For comic fans of the Mark Millar‘s original Civil War comics, the release of Marvel’s latest superhero film has been a a long time coming. The release of Captain America: Civil War is closer than ever and there’s never been a better time to marathon Marvel’s best as an appetizer to the new film.
An easy starting place for any Marvel marathon has to be Jon Favreau‘s Iron Man. It’s the film that set the stage by kicking off Marvel’s cinematic universe and still holds up as a pretty decent action romp almost a decade later. It’s by no means a perfect film but it’s a fun one – and fascinating one to revisit given all that’s come after.

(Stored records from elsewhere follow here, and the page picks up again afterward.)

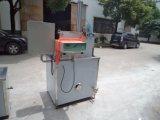 Одиночная машина ультразвуковой чистки бака для частей автомобиля
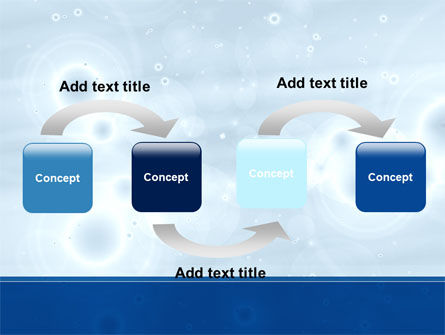 Ripples PowerPoint Template Slide 4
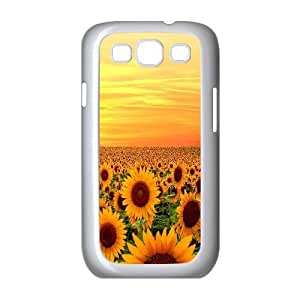 AinsleyRomo Phone Case Sunflowers art case For Samsung Galaxy S3 FSQF477574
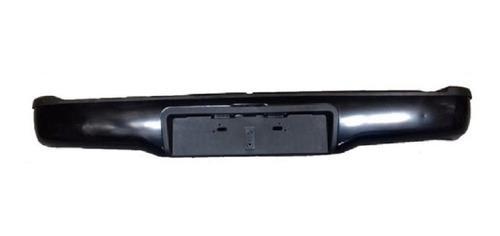 Parachoque Posterior Negro Toyota Hilux 2008 - 2011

Captain America: The First Avenger
Chris Evans‘ first appearance as the star-spangled man with a plan is a fascinating anomaly within the Marvel’s filmography. A hybrid of traditional superhero movie, complex period piece and pulpy war epic, The First Avenger represents the journey that Steve Rogers is set to reach the end of in Civil War. If that wasn’t enough, it also introduces Hayley Atwell‘s Peggy Carter and Dominic Cooper‘s Howard Stark. You can always go back to Captain America: The First Avenger.
Iron Man 3
Though often-maligned as one of the weakest superhero blockbusters in Marvel’s stable, Iron Man 3 does have a bizarre charm to it. Aside from being a strange blend of superhero and Christmas movie, this Shane Black-directed film also fleshes out a bit of the post-Avengers funk that ultimately pushes Tony Stark to the stand he’s set to take in Captain America: Civil War.
Avengers: Age of Ultron
Avengers: Age of Ultron has its problems to be sure but as a warmup for the coming Civil War, it’s hard to beat. As the last major Marvel film (Sorry Ant-Man!), it sets the stage for where our heroes are at prior to Civil War. The banter between Tony and Steve throughout works well to foreshadow the impending conflict of egos and ideologies between between the two. Ultron also introduces us to Vision (Paul Bettany) and Scarlet Witch (Elizabeth Olsen) – who are certain to play an important role in Civil War.
Captain America: The Winter Soldier
This is the big one. The bar against which Captain America: Civil War is inevitably going to be measured. The Russo Brothers’ first outing with Captain America saw him tackle adjustment to the modern world and the the morally-grey politics of surveillance. The Winter Soldier did to political thrillers what the first Captain America did for war films. It’s tight, impressive, punchy and considered by many to be the pinnacle of Marvel’s entire roster.
Captain America: Civil War drops into cinemas on April 28th.